◆ Input:
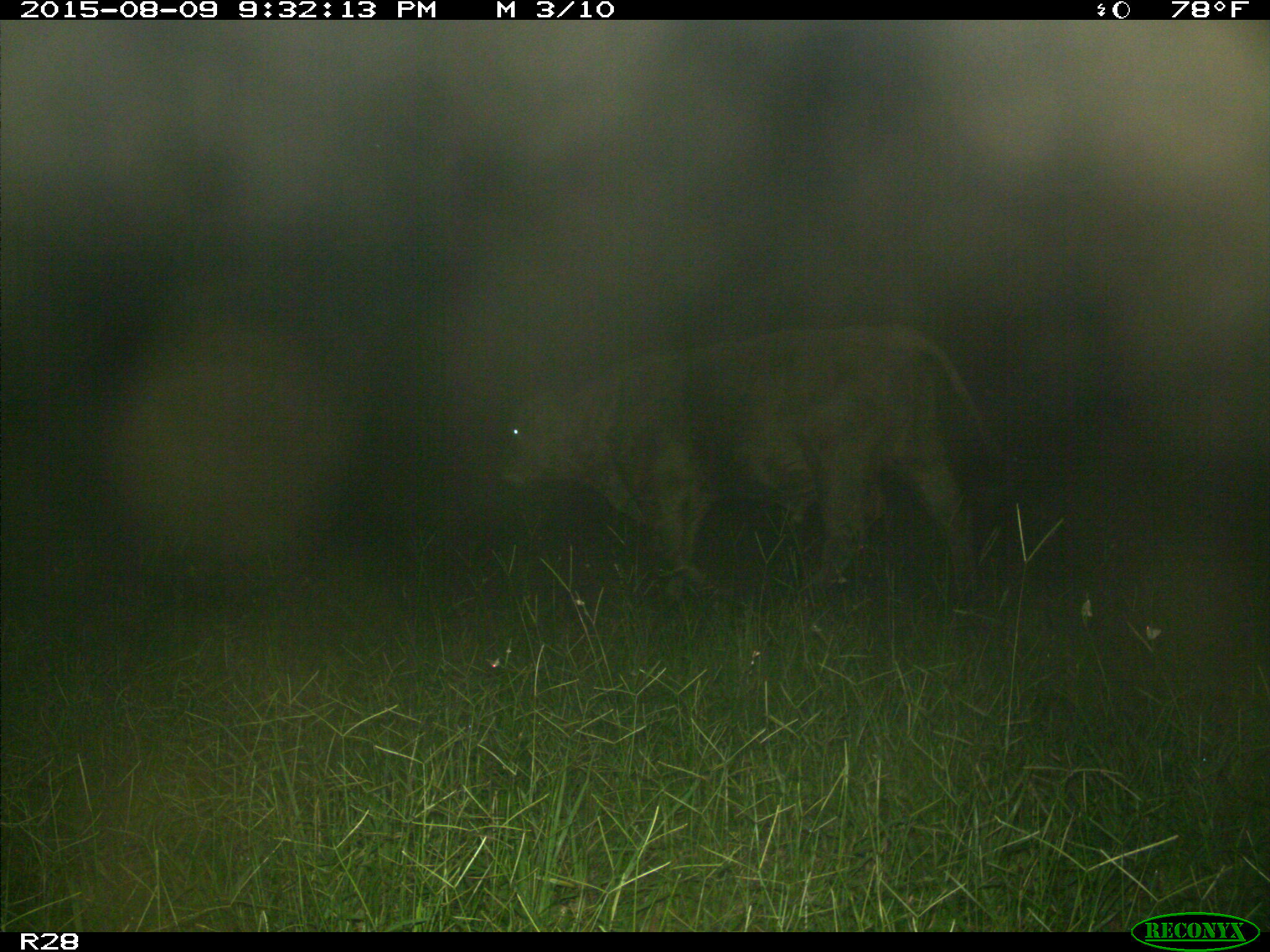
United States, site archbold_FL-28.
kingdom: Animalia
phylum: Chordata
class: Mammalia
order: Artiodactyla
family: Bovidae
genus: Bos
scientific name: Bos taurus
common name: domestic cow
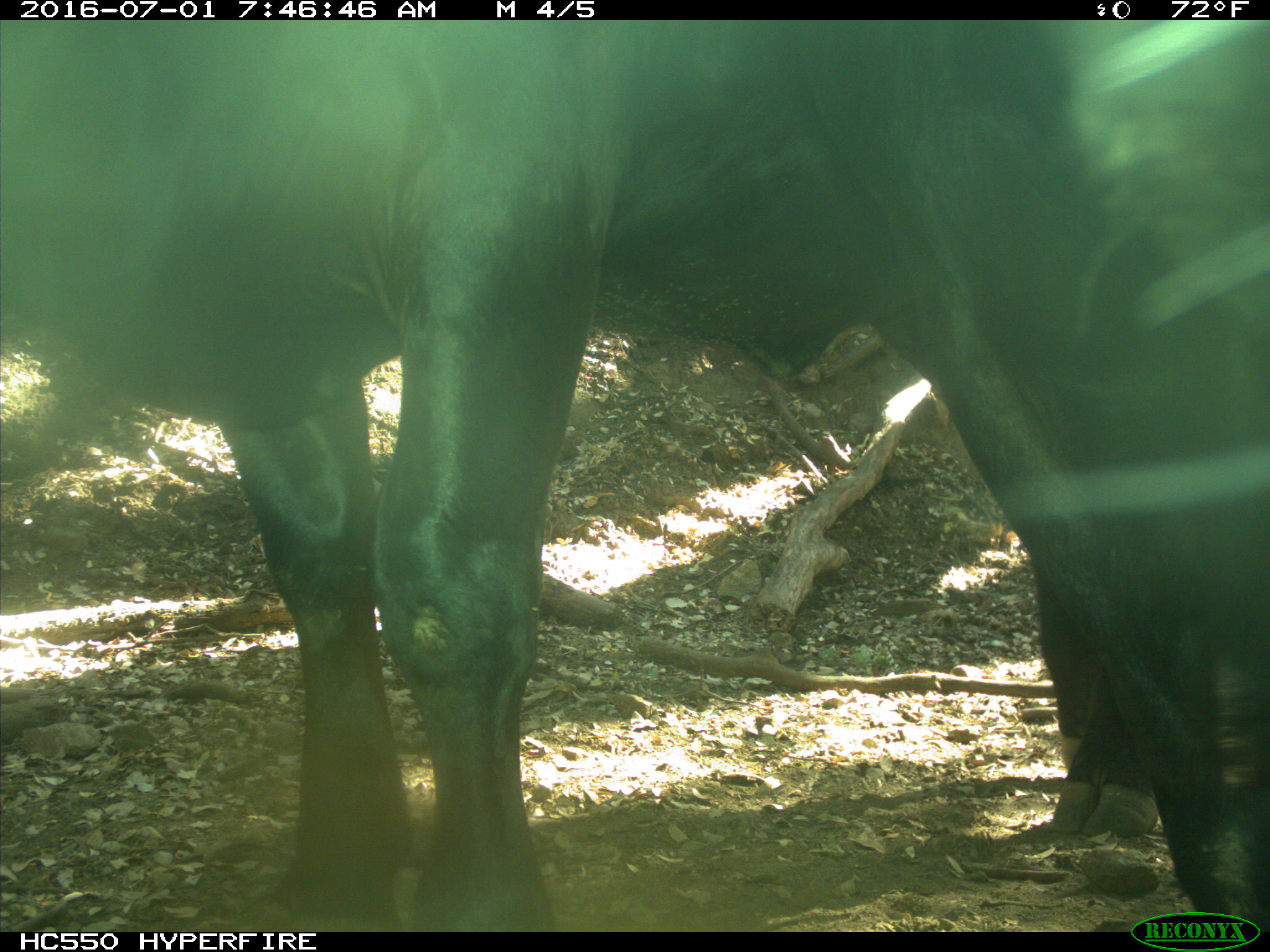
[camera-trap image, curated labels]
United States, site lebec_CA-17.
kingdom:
==
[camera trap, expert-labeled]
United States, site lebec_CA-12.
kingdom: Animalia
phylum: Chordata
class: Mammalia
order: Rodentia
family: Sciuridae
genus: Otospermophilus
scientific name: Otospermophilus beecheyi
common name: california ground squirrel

◆ Task directions:
Nothing but a number is wanted here: how many lines of the material contain the string "camera".

◆ Exercise answer:
2